● SELECTED TEXT:
I need to use Gremlin in a Jupyter IPython notebook to query a graph database that is kept on AWS Neptune. I'm using Neptune ML's graph-neural network functionalities to perform link prediction. I want to know specifically which nodes of "TYPE X" are connected to the ones that are saved in my variable "id variable".
My query looks like this:
%%gremlin
g.with("Neptune#ml.endpoint","${endpoint}").
V(${id_variable}).
project('name', 'related to').
by('name').
by( out('RELATED_TO').with("Neptune#ml.prediction").
hasLabel('TYPE_X').values('name') ).
order(local).by(keys, desc)
which returns the following output:
{'name': 'AANAT', 'related to': 'WDR7'}
{'name': 'ACACA', 'related to': 'BTN1A1'}
{'name': 'ACTA1', 'related to': 'MDH'}
{'name': 'ALAS1', 'related to': 'WDR7'}
{'name': 'ALAS2', 'related to': 'TAC3'}
{'name': 'ALDH2', 'related to': 'SOCS2'}
{'name': 'ALDOA', 'related to': 'PRKAB2'}
{'name': 'AKR1B1', 'related to': 'ODF2L'}
{'name': 'ALOX15', 'related to': 'BMP15'}
My problem is that this output is showed as embedded in the output of the notebook cell; however, I would like either to assign it to a variable or store it into a file, as a JSON for instance. In fact, I cannot do variable assignment with the %%gremlin cell magic, and so far I have not found any way to write the output to a file.
Please note that I was not able to run this query in a normal .py script by means of the gremlin_python library, as it does not seem to support the ML functionalities of Neptune (specifically, it throws an error on the .with("Neptune#ml.endpoint","${endpoint}") syntax).
Any suggestion is more than welcome!
Thank you in advance

● LISTED RECORDS:
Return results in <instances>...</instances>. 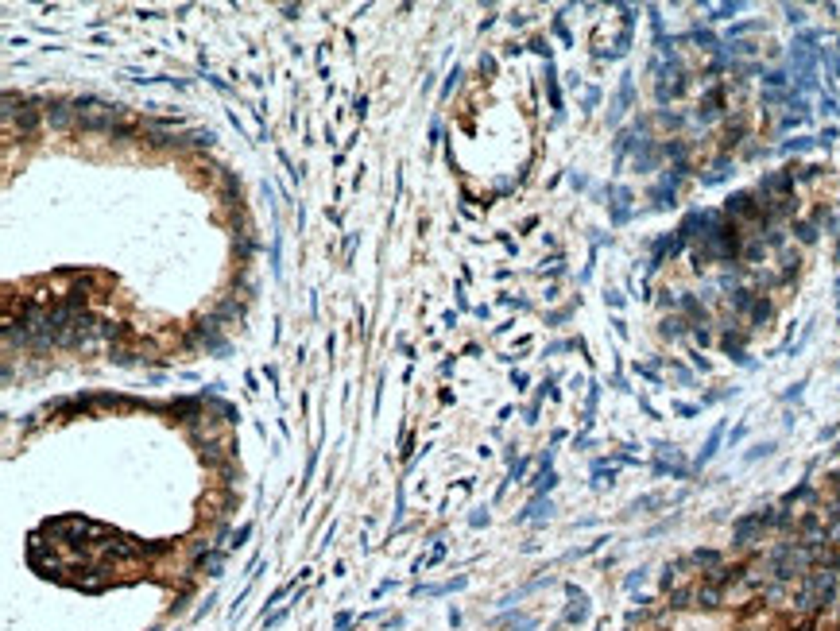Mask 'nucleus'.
<instances>
[{
  "label": "nucleus",
  "instance_id": "f257e3e1",
  "mask_svg": "<svg viewBox=\"0 0 840 631\" xmlns=\"http://www.w3.org/2000/svg\"><path fill=\"white\" fill-rule=\"evenodd\" d=\"M840 601V577L832 570H821V565H813L805 577H801V589L794 592V608L801 612V616H825V612H832V604Z\"/></svg>",
  "mask_w": 840,
  "mask_h": 631
},
{
  "label": "nucleus",
  "instance_id": "f03ea898",
  "mask_svg": "<svg viewBox=\"0 0 840 631\" xmlns=\"http://www.w3.org/2000/svg\"><path fill=\"white\" fill-rule=\"evenodd\" d=\"M221 322L217 318H198L194 326H190V333H186V341L190 345H198V349H205V353H213L217 360H225L229 353H233V345L225 341V333H221Z\"/></svg>",
  "mask_w": 840,
  "mask_h": 631
},
{
  "label": "nucleus",
  "instance_id": "7ed1b4c3",
  "mask_svg": "<svg viewBox=\"0 0 840 631\" xmlns=\"http://www.w3.org/2000/svg\"><path fill=\"white\" fill-rule=\"evenodd\" d=\"M724 101H728V89L716 81V86H709L705 89V97H701V105H697V120L701 124H713V120H720L724 117Z\"/></svg>",
  "mask_w": 840,
  "mask_h": 631
},
{
  "label": "nucleus",
  "instance_id": "20e7f679",
  "mask_svg": "<svg viewBox=\"0 0 840 631\" xmlns=\"http://www.w3.org/2000/svg\"><path fill=\"white\" fill-rule=\"evenodd\" d=\"M43 120H47L55 132H70L74 124H78V109H74V101H47Z\"/></svg>",
  "mask_w": 840,
  "mask_h": 631
},
{
  "label": "nucleus",
  "instance_id": "39448f33",
  "mask_svg": "<svg viewBox=\"0 0 840 631\" xmlns=\"http://www.w3.org/2000/svg\"><path fill=\"white\" fill-rule=\"evenodd\" d=\"M678 186H682V178H678L674 171H666V175L658 178L655 186H651V206H655V209H666V206H674V197H678Z\"/></svg>",
  "mask_w": 840,
  "mask_h": 631
},
{
  "label": "nucleus",
  "instance_id": "423d86ee",
  "mask_svg": "<svg viewBox=\"0 0 840 631\" xmlns=\"http://www.w3.org/2000/svg\"><path fill=\"white\" fill-rule=\"evenodd\" d=\"M678 310H682L694 326H709V306H705L697 295H678Z\"/></svg>",
  "mask_w": 840,
  "mask_h": 631
},
{
  "label": "nucleus",
  "instance_id": "0eeeda50",
  "mask_svg": "<svg viewBox=\"0 0 840 631\" xmlns=\"http://www.w3.org/2000/svg\"><path fill=\"white\" fill-rule=\"evenodd\" d=\"M631 101H636V81H631V74H624V81H620V93H615V105H612V124L624 117L627 109H631Z\"/></svg>",
  "mask_w": 840,
  "mask_h": 631
},
{
  "label": "nucleus",
  "instance_id": "6e6552de",
  "mask_svg": "<svg viewBox=\"0 0 840 631\" xmlns=\"http://www.w3.org/2000/svg\"><path fill=\"white\" fill-rule=\"evenodd\" d=\"M209 318H217L221 326H233V322H245V306L236 302V298H221V302H217V310Z\"/></svg>",
  "mask_w": 840,
  "mask_h": 631
},
{
  "label": "nucleus",
  "instance_id": "1a4fd4ad",
  "mask_svg": "<svg viewBox=\"0 0 840 631\" xmlns=\"http://www.w3.org/2000/svg\"><path fill=\"white\" fill-rule=\"evenodd\" d=\"M685 562H689V570H701V577H705V573L720 570V565H724V558H720L716 550H694L689 558H685Z\"/></svg>",
  "mask_w": 840,
  "mask_h": 631
},
{
  "label": "nucleus",
  "instance_id": "9d476101",
  "mask_svg": "<svg viewBox=\"0 0 840 631\" xmlns=\"http://www.w3.org/2000/svg\"><path fill=\"white\" fill-rule=\"evenodd\" d=\"M724 596H728L724 589H716V585L701 581V585H697V592H694V604H697V608H720Z\"/></svg>",
  "mask_w": 840,
  "mask_h": 631
},
{
  "label": "nucleus",
  "instance_id": "9b49d317",
  "mask_svg": "<svg viewBox=\"0 0 840 631\" xmlns=\"http://www.w3.org/2000/svg\"><path fill=\"white\" fill-rule=\"evenodd\" d=\"M566 592H569V601H573V604L566 608V620H569V623H585V620H589V596H585L581 589H573V585H569Z\"/></svg>",
  "mask_w": 840,
  "mask_h": 631
},
{
  "label": "nucleus",
  "instance_id": "f8f14e48",
  "mask_svg": "<svg viewBox=\"0 0 840 631\" xmlns=\"http://www.w3.org/2000/svg\"><path fill=\"white\" fill-rule=\"evenodd\" d=\"M612 225H624V221H631V190L624 186H615L612 190Z\"/></svg>",
  "mask_w": 840,
  "mask_h": 631
},
{
  "label": "nucleus",
  "instance_id": "ddd939ff",
  "mask_svg": "<svg viewBox=\"0 0 840 631\" xmlns=\"http://www.w3.org/2000/svg\"><path fill=\"white\" fill-rule=\"evenodd\" d=\"M732 167H736L732 155H716V159H713V167L701 175V182H705V186H716V182H724V178L732 175Z\"/></svg>",
  "mask_w": 840,
  "mask_h": 631
},
{
  "label": "nucleus",
  "instance_id": "4468645a",
  "mask_svg": "<svg viewBox=\"0 0 840 631\" xmlns=\"http://www.w3.org/2000/svg\"><path fill=\"white\" fill-rule=\"evenodd\" d=\"M662 337H685V333H694V322L689 318H682V314H670V318H662V329H658Z\"/></svg>",
  "mask_w": 840,
  "mask_h": 631
},
{
  "label": "nucleus",
  "instance_id": "2eb2a0df",
  "mask_svg": "<svg viewBox=\"0 0 840 631\" xmlns=\"http://www.w3.org/2000/svg\"><path fill=\"white\" fill-rule=\"evenodd\" d=\"M790 233L801 240V244H813V240L821 237V229H817V221H801V217H794L790 221Z\"/></svg>",
  "mask_w": 840,
  "mask_h": 631
},
{
  "label": "nucleus",
  "instance_id": "dca6fc26",
  "mask_svg": "<svg viewBox=\"0 0 840 631\" xmlns=\"http://www.w3.org/2000/svg\"><path fill=\"white\" fill-rule=\"evenodd\" d=\"M178 139H182V148H186V144H190V148H213V144H217V132L213 128H194L190 136H178Z\"/></svg>",
  "mask_w": 840,
  "mask_h": 631
},
{
  "label": "nucleus",
  "instance_id": "f3484780",
  "mask_svg": "<svg viewBox=\"0 0 840 631\" xmlns=\"http://www.w3.org/2000/svg\"><path fill=\"white\" fill-rule=\"evenodd\" d=\"M771 314H774V310H771V298H755V302H752V310H747V322H752V326H763V322H771Z\"/></svg>",
  "mask_w": 840,
  "mask_h": 631
},
{
  "label": "nucleus",
  "instance_id": "a211bd4d",
  "mask_svg": "<svg viewBox=\"0 0 840 631\" xmlns=\"http://www.w3.org/2000/svg\"><path fill=\"white\" fill-rule=\"evenodd\" d=\"M694 592H697V585H682V589H670V608H674V612L694 608Z\"/></svg>",
  "mask_w": 840,
  "mask_h": 631
},
{
  "label": "nucleus",
  "instance_id": "6ab92c4d",
  "mask_svg": "<svg viewBox=\"0 0 840 631\" xmlns=\"http://www.w3.org/2000/svg\"><path fill=\"white\" fill-rule=\"evenodd\" d=\"M798 267H801V256L786 248V252H782V271H779V283H790V279L798 275Z\"/></svg>",
  "mask_w": 840,
  "mask_h": 631
},
{
  "label": "nucleus",
  "instance_id": "aec40b11",
  "mask_svg": "<svg viewBox=\"0 0 840 631\" xmlns=\"http://www.w3.org/2000/svg\"><path fill=\"white\" fill-rule=\"evenodd\" d=\"M767 256V244H763V237H755V240H743V252H740V260H747V264H759V260Z\"/></svg>",
  "mask_w": 840,
  "mask_h": 631
},
{
  "label": "nucleus",
  "instance_id": "412c9836",
  "mask_svg": "<svg viewBox=\"0 0 840 631\" xmlns=\"http://www.w3.org/2000/svg\"><path fill=\"white\" fill-rule=\"evenodd\" d=\"M720 438H724V426H716L713 438H709V442H705V449L697 454V469H701V465H709V461L716 457V445H720Z\"/></svg>",
  "mask_w": 840,
  "mask_h": 631
},
{
  "label": "nucleus",
  "instance_id": "4be33fe9",
  "mask_svg": "<svg viewBox=\"0 0 840 631\" xmlns=\"http://www.w3.org/2000/svg\"><path fill=\"white\" fill-rule=\"evenodd\" d=\"M271 275L283 279V237H279V229H275V237H271Z\"/></svg>",
  "mask_w": 840,
  "mask_h": 631
},
{
  "label": "nucleus",
  "instance_id": "5701e85b",
  "mask_svg": "<svg viewBox=\"0 0 840 631\" xmlns=\"http://www.w3.org/2000/svg\"><path fill=\"white\" fill-rule=\"evenodd\" d=\"M527 457H515V461H511V469H508V480H504V484H499V492H508V484H515V480H523V473H527Z\"/></svg>",
  "mask_w": 840,
  "mask_h": 631
},
{
  "label": "nucleus",
  "instance_id": "b1692460",
  "mask_svg": "<svg viewBox=\"0 0 840 631\" xmlns=\"http://www.w3.org/2000/svg\"><path fill=\"white\" fill-rule=\"evenodd\" d=\"M461 78H465V70L453 66V70H450V78H446V86H441V101H450L453 93H457V89H461Z\"/></svg>",
  "mask_w": 840,
  "mask_h": 631
},
{
  "label": "nucleus",
  "instance_id": "393cba45",
  "mask_svg": "<svg viewBox=\"0 0 840 631\" xmlns=\"http://www.w3.org/2000/svg\"><path fill=\"white\" fill-rule=\"evenodd\" d=\"M236 237H240V240H236V260H248L256 248H260V240H252L248 233H236Z\"/></svg>",
  "mask_w": 840,
  "mask_h": 631
},
{
  "label": "nucleus",
  "instance_id": "a878e982",
  "mask_svg": "<svg viewBox=\"0 0 840 631\" xmlns=\"http://www.w3.org/2000/svg\"><path fill=\"white\" fill-rule=\"evenodd\" d=\"M740 8H743V4H736V0H732V4H716V8H709V12H713L709 20H732Z\"/></svg>",
  "mask_w": 840,
  "mask_h": 631
},
{
  "label": "nucleus",
  "instance_id": "bb28decb",
  "mask_svg": "<svg viewBox=\"0 0 840 631\" xmlns=\"http://www.w3.org/2000/svg\"><path fill=\"white\" fill-rule=\"evenodd\" d=\"M813 144H817V139H810V136H798V139H790V144H782V151H786V155H794V151H810Z\"/></svg>",
  "mask_w": 840,
  "mask_h": 631
},
{
  "label": "nucleus",
  "instance_id": "cd10ccee",
  "mask_svg": "<svg viewBox=\"0 0 840 631\" xmlns=\"http://www.w3.org/2000/svg\"><path fill=\"white\" fill-rule=\"evenodd\" d=\"M658 124H662V128H682L685 117H678V113H670V109H658Z\"/></svg>",
  "mask_w": 840,
  "mask_h": 631
},
{
  "label": "nucleus",
  "instance_id": "c85d7f7f",
  "mask_svg": "<svg viewBox=\"0 0 840 631\" xmlns=\"http://www.w3.org/2000/svg\"><path fill=\"white\" fill-rule=\"evenodd\" d=\"M527 50H535L538 59H546V62H554V59H550V43H546V39H531V43H527Z\"/></svg>",
  "mask_w": 840,
  "mask_h": 631
},
{
  "label": "nucleus",
  "instance_id": "c756f323",
  "mask_svg": "<svg viewBox=\"0 0 840 631\" xmlns=\"http://www.w3.org/2000/svg\"><path fill=\"white\" fill-rule=\"evenodd\" d=\"M352 117H356V120L368 117V97H364V93H361V97H352Z\"/></svg>",
  "mask_w": 840,
  "mask_h": 631
},
{
  "label": "nucleus",
  "instance_id": "7c9ffc66",
  "mask_svg": "<svg viewBox=\"0 0 840 631\" xmlns=\"http://www.w3.org/2000/svg\"><path fill=\"white\" fill-rule=\"evenodd\" d=\"M774 454V442H763V445H755L752 454H747V461H759V457H771Z\"/></svg>",
  "mask_w": 840,
  "mask_h": 631
},
{
  "label": "nucleus",
  "instance_id": "2f4dec72",
  "mask_svg": "<svg viewBox=\"0 0 840 631\" xmlns=\"http://www.w3.org/2000/svg\"><path fill=\"white\" fill-rule=\"evenodd\" d=\"M596 101H600V89H596V86H589V89H585V97H581L585 113H589V109H596Z\"/></svg>",
  "mask_w": 840,
  "mask_h": 631
},
{
  "label": "nucleus",
  "instance_id": "473e14b6",
  "mask_svg": "<svg viewBox=\"0 0 840 631\" xmlns=\"http://www.w3.org/2000/svg\"><path fill=\"white\" fill-rule=\"evenodd\" d=\"M554 31H557V39L566 43V47H569V43H573V35H569V28H566V20H562V16H557V20H554Z\"/></svg>",
  "mask_w": 840,
  "mask_h": 631
},
{
  "label": "nucleus",
  "instance_id": "72a5a7b5",
  "mask_svg": "<svg viewBox=\"0 0 840 631\" xmlns=\"http://www.w3.org/2000/svg\"><path fill=\"white\" fill-rule=\"evenodd\" d=\"M837 139H840V132H837V128H825V132L817 136V144H821V148H832Z\"/></svg>",
  "mask_w": 840,
  "mask_h": 631
},
{
  "label": "nucleus",
  "instance_id": "f704fd0d",
  "mask_svg": "<svg viewBox=\"0 0 840 631\" xmlns=\"http://www.w3.org/2000/svg\"><path fill=\"white\" fill-rule=\"evenodd\" d=\"M689 337H694L697 345H713V333H709L705 326H694V333H689Z\"/></svg>",
  "mask_w": 840,
  "mask_h": 631
},
{
  "label": "nucleus",
  "instance_id": "c9c22d12",
  "mask_svg": "<svg viewBox=\"0 0 840 631\" xmlns=\"http://www.w3.org/2000/svg\"><path fill=\"white\" fill-rule=\"evenodd\" d=\"M480 74H484V78L496 74V59H492V55H480Z\"/></svg>",
  "mask_w": 840,
  "mask_h": 631
},
{
  "label": "nucleus",
  "instance_id": "e433bc0d",
  "mask_svg": "<svg viewBox=\"0 0 840 631\" xmlns=\"http://www.w3.org/2000/svg\"><path fill=\"white\" fill-rule=\"evenodd\" d=\"M728 50H732V55H755L759 47H755V43H732Z\"/></svg>",
  "mask_w": 840,
  "mask_h": 631
},
{
  "label": "nucleus",
  "instance_id": "4c0bfd02",
  "mask_svg": "<svg viewBox=\"0 0 840 631\" xmlns=\"http://www.w3.org/2000/svg\"><path fill=\"white\" fill-rule=\"evenodd\" d=\"M205 78H209V86H213V89H217V93H233V86H229V81H221V78H213V74H205Z\"/></svg>",
  "mask_w": 840,
  "mask_h": 631
},
{
  "label": "nucleus",
  "instance_id": "58836bf2",
  "mask_svg": "<svg viewBox=\"0 0 840 631\" xmlns=\"http://www.w3.org/2000/svg\"><path fill=\"white\" fill-rule=\"evenodd\" d=\"M248 534H252V527L245 523V527H240V531L233 534V546H245V538H248Z\"/></svg>",
  "mask_w": 840,
  "mask_h": 631
},
{
  "label": "nucleus",
  "instance_id": "ea45409f",
  "mask_svg": "<svg viewBox=\"0 0 840 631\" xmlns=\"http://www.w3.org/2000/svg\"><path fill=\"white\" fill-rule=\"evenodd\" d=\"M569 314H573V306H566V310H557V314H550V318H546V322H554V326H557V322H566V318H569Z\"/></svg>",
  "mask_w": 840,
  "mask_h": 631
},
{
  "label": "nucleus",
  "instance_id": "a19ab883",
  "mask_svg": "<svg viewBox=\"0 0 840 631\" xmlns=\"http://www.w3.org/2000/svg\"><path fill=\"white\" fill-rule=\"evenodd\" d=\"M511 387H519V391H523V387H527V372H511Z\"/></svg>",
  "mask_w": 840,
  "mask_h": 631
},
{
  "label": "nucleus",
  "instance_id": "79ce46f5",
  "mask_svg": "<svg viewBox=\"0 0 840 631\" xmlns=\"http://www.w3.org/2000/svg\"><path fill=\"white\" fill-rule=\"evenodd\" d=\"M674 411H678V414H682V418H689V414H697V407H694V403H678V407H674Z\"/></svg>",
  "mask_w": 840,
  "mask_h": 631
},
{
  "label": "nucleus",
  "instance_id": "37998d69",
  "mask_svg": "<svg viewBox=\"0 0 840 631\" xmlns=\"http://www.w3.org/2000/svg\"><path fill=\"white\" fill-rule=\"evenodd\" d=\"M508 23H511V28H527V16H523V12H515V16H508Z\"/></svg>",
  "mask_w": 840,
  "mask_h": 631
},
{
  "label": "nucleus",
  "instance_id": "c03bdc74",
  "mask_svg": "<svg viewBox=\"0 0 840 631\" xmlns=\"http://www.w3.org/2000/svg\"><path fill=\"white\" fill-rule=\"evenodd\" d=\"M604 298H608V306H624V295H620V291H608Z\"/></svg>",
  "mask_w": 840,
  "mask_h": 631
},
{
  "label": "nucleus",
  "instance_id": "a18cd8bd",
  "mask_svg": "<svg viewBox=\"0 0 840 631\" xmlns=\"http://www.w3.org/2000/svg\"><path fill=\"white\" fill-rule=\"evenodd\" d=\"M786 16H790V23H801V20H805V12H801V8H786Z\"/></svg>",
  "mask_w": 840,
  "mask_h": 631
},
{
  "label": "nucleus",
  "instance_id": "49530a36",
  "mask_svg": "<svg viewBox=\"0 0 840 631\" xmlns=\"http://www.w3.org/2000/svg\"><path fill=\"white\" fill-rule=\"evenodd\" d=\"M453 368H457V356H453V360H441V376H453Z\"/></svg>",
  "mask_w": 840,
  "mask_h": 631
},
{
  "label": "nucleus",
  "instance_id": "de8ad7c7",
  "mask_svg": "<svg viewBox=\"0 0 840 631\" xmlns=\"http://www.w3.org/2000/svg\"><path fill=\"white\" fill-rule=\"evenodd\" d=\"M264 376L271 380V384H279V368H275V365H267V368H264Z\"/></svg>",
  "mask_w": 840,
  "mask_h": 631
},
{
  "label": "nucleus",
  "instance_id": "09e8293b",
  "mask_svg": "<svg viewBox=\"0 0 840 631\" xmlns=\"http://www.w3.org/2000/svg\"><path fill=\"white\" fill-rule=\"evenodd\" d=\"M829 484H832V496L840 500V473H832V476H829Z\"/></svg>",
  "mask_w": 840,
  "mask_h": 631
}]
</instances>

● STATED EXERCISE 1:
Answer these questions from the Neptune post:
(a) Which library did the writer try in a normal .py script?
(b) Which edge label does the query follow with out()?
(c) In the output, which name is paired with 'ALAS2'?
● STATED EXERCISE 2: Quote the Neptune post from "which returns the" to "output to a file.".
● STATED EXERCISE 3: Turn the paragraph of the Neptune post that begins "My problem is that this output" into a short list that keeps its main facts.

● EXERCISE RESULT 1:
(a) gremlin_python
(b) 'RELATED_TO'
(c) 'TAC3'

● EXERCISE RESULT 2:
which returns the following output:
{'name': 'AANAT', 'related to': 'WDR7'}
{'name': 'ACACA', 'related to': 'BTN1A1'}
{'name': 'ACTA1', 'related to': 'MDH'}
{'name': 'ALAS1', 'related to': 'WDR7'}
{'name': 'ALAS2', 'related to': 'TAC3'}
{'name': 'ALDH2', 'related to': 'SOCS2'}
{'name': 'ALDOA', 'related to': 'PRKAB2'}
{'name': 'AKR1B1', 'related to': 'ODF2L'}
{'name': 'ALOX15', 'related to': 'BMP15'}
My problem is that this output is showed as embedded in the output of the notebook cell; however, I would like either to assign it to a variable or store it into a file, as a JSON for instance. In fact, I cannot do variable assignment with the %%gremlin cell magic, and so far I have not found any way to write the output to a file.

● EXERCISE RESULT 3:
- The output appears embedded in the output of the notebook cell.
- The writer wants to assign it to a variable or store it in a file, for instance as JSON.
- The %%gremlin cell magic doesn't allow variable assignment.
- No way to write the output to a file has been found so far.